I actually pictured a white man, who had been fired from at least one church where he had been the Youth Pastor, for being a bit too friendly with the kids.

Maybe that’s happened too, and just hasn’t come out yet.

Yeah. I concur.

We stopped going there after we went and had six things on the list, all something they had before. We found none of six (they were out of two, and the wild bird seed choices were so sad, we didnt get any) but spent $50 anyway. We havent been back, and that was two years ago.

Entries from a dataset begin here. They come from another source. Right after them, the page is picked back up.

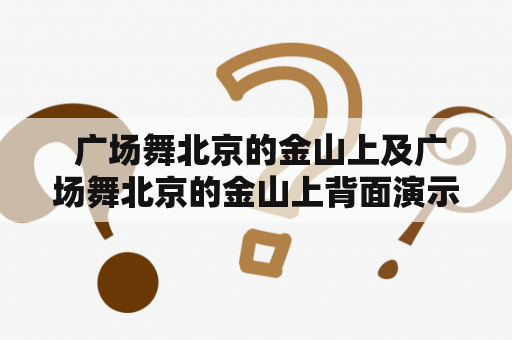  广场舞北京的金山上及广场舞北京的金山上背面演示：这里真的安全吗？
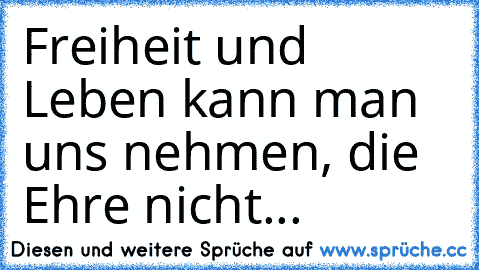 Freiheit und Leben kann man uns nehmen, die Ehre nicht...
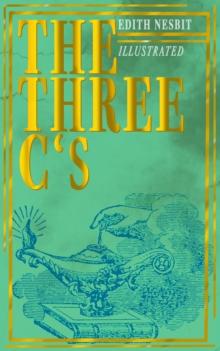 The Three C's (Illustrated) : The Book of Spells: Children's Fantasy Classic (The Wonderful Garden)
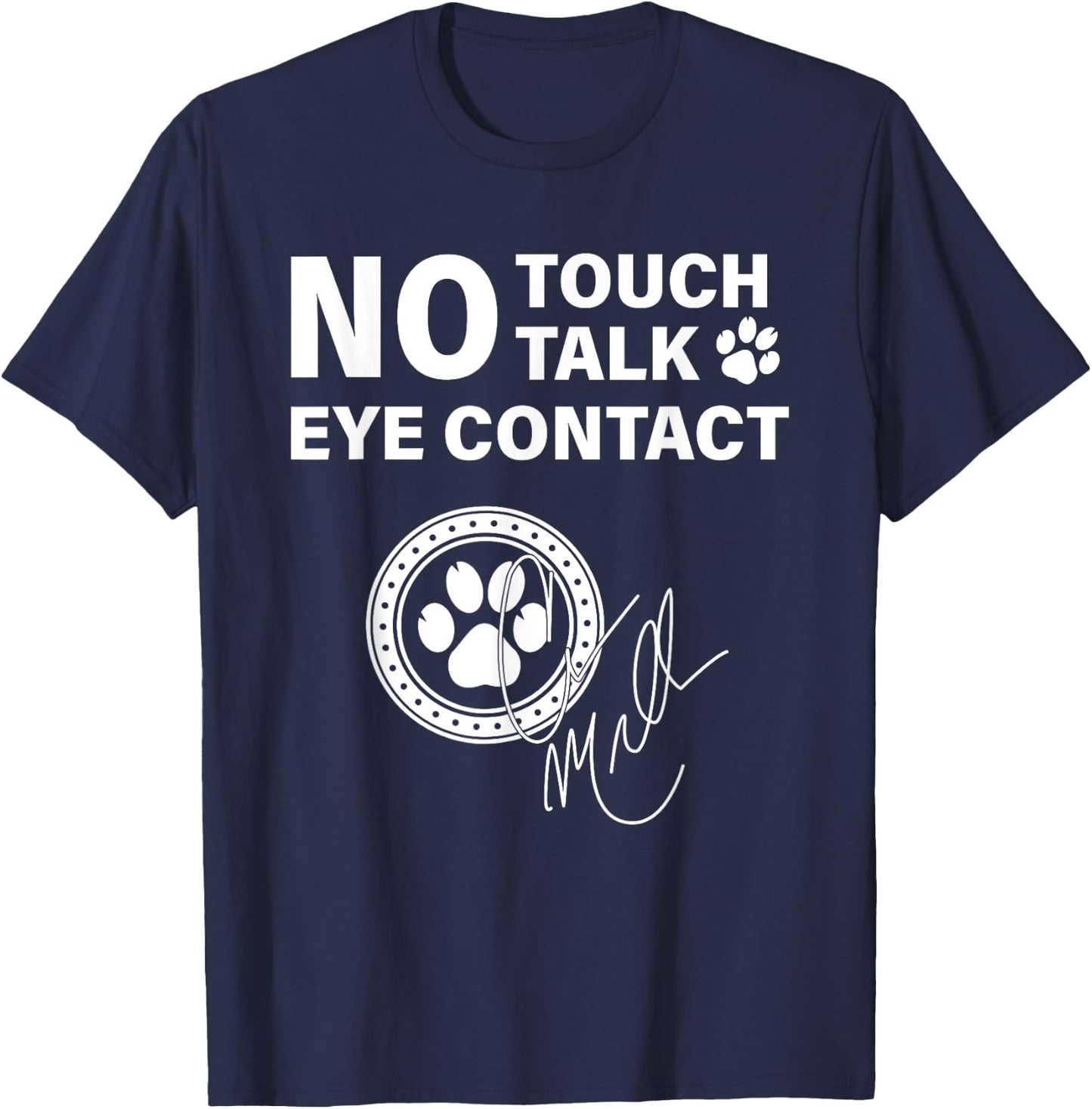 No Touch Talk Eye Contact Signature , Small, Black T-Shirt - T-Shirt | Navy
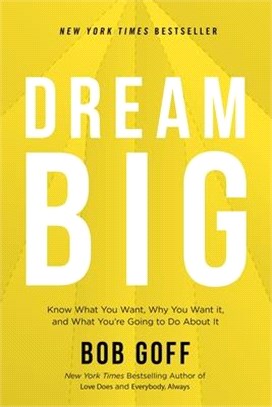 Dream Big ― Know What You Want, Why You Want It, and What You’re Going to Do About It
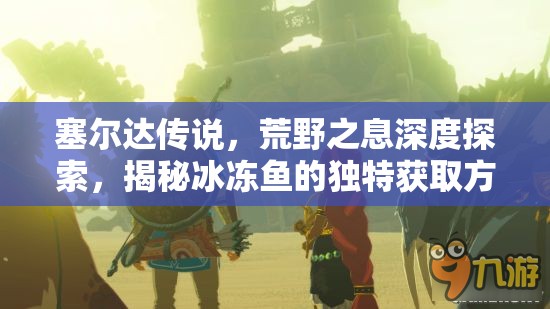 塞尔达传说，荒野之息深度探索，揭秘冰冻鱼的独特获取方法与奇妙旅程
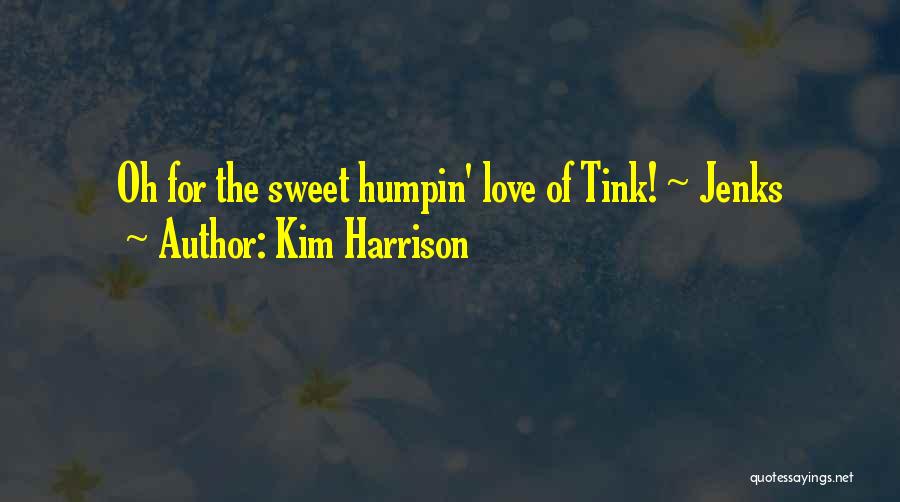 Tink Love Quotes By Kim Harrison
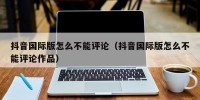 抖音国际版怎么不能评论（抖音国际版怎么不能评论作品）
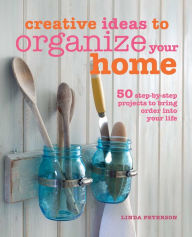 Creative Ideas to Organize Your Home: 50 simple and creative ways to organize your life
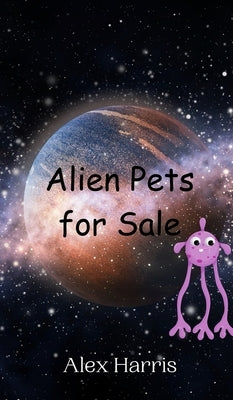 Alien Pets for Sale by Harris, Alex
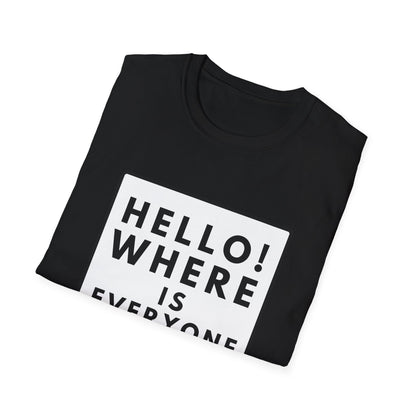 WHERE IS EVERYONE GOING? T-Shirt
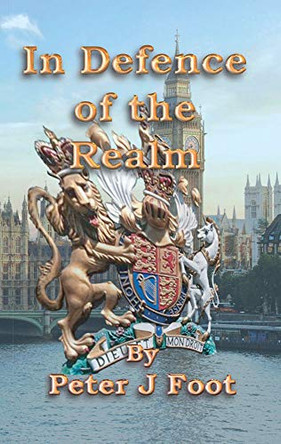 In Defense of the Realm by Peter J Foot 9781784566029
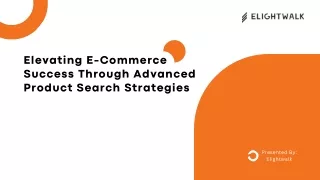 Elevating E-Commerce Success Through Advanced Product Search Strategies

Yep, as i pointed out earlier… The Violent crime rate in Southern states tends higher.

Now, what worries me more? Murder, rape, armed robbery-OR
Some dudes grabbing a buncha shit off the shelves and making a break for it.

The first impacts my personal safety. The second might mean I pay an extra 1% for stuff.

Well, if I do the shopping, i too often find an item that didnt scan but I bagged it anyway. For me, high pitched sounds are hard to hear, and I can not always register the lack of a beep. Mind you, these tend to be cheap marked down items with poor codes. But now my wife does most of the shopping. Sigh.

We used to think so too, but now in SoCal, Walmart is better. Much.

Florida Man!! :crazy_face:

Yeah, with the pandemic and post-pandemic boost in online reselling of goods, you have to wonder if theft (by both shoplifters and employees/merchandisers) is just significantly more highly incentivized nowadays.

Small-time fences trying to flog random amounts of random stuff that “fell off the back of a truck” used to be the de facto representatives of local (and very marginally successful) petty crime in the crime fiction of yore. Now that pretty much anybody can find a buyer in the online world for a sub-retail-price exemplar of pretty much any kind of goods, opportunistically filching random amounts of random stuff looks like a much better business model than it used to.

The Little Debbie embezzler was pre-pandemic, actually.

https://www.seattlepi.com/local/crime/article/Charge-Distributor-pilfers-77K-in-Little-Debbie-9238039.php

Fair point, I was just musing on whether there’s more of it happening nowadays.

Imagine if it had been two separate stories? The Little Debbie crime wave?

Just thought I’d share a quick anecdote.

I just got back from my local Home Depot, where for the last couple of years the ONLY cashiered register was the one by the lumber area, where people check out large carts of large/heavy items (plywood, lumber, bricks, etc).

Today only three self checkouts were open, and they were all staffed by cashiers. I asked what was going on and I was told that the theft losses had gone through the roof, to the point where they had an all-hands meeting to get yelled at. No more self-checkout.

Home Depot used to only have cashiers, no self-checkout, and then they would still check your receipt against what was in your cart on the way out. They went from there all the way to lots of self-checkouts and no receipt checker, so I am unsurprised about the increased level of theft relative to what it was before.

They probably did some cost-benefit analysis that said that if thefts rise to X level, it’s worth it to reduce our staff by Y. Unfortunately, I guess it rose to X+Z, so the cost-benefit analysis was wrong.

There’s a Dollar General on Highway 5 here in Arkansas that’s a frequent target for robbery. There’s not a whole lot of traffic in the evening and once you rob it it’s just a hop, skip, and a jump away to heading towards Texarkana or Memphis on 30 or you could head north on 430. They’re magnets for robberies.

Self-checkout leads to stealing?!? Really, whoda thunk it.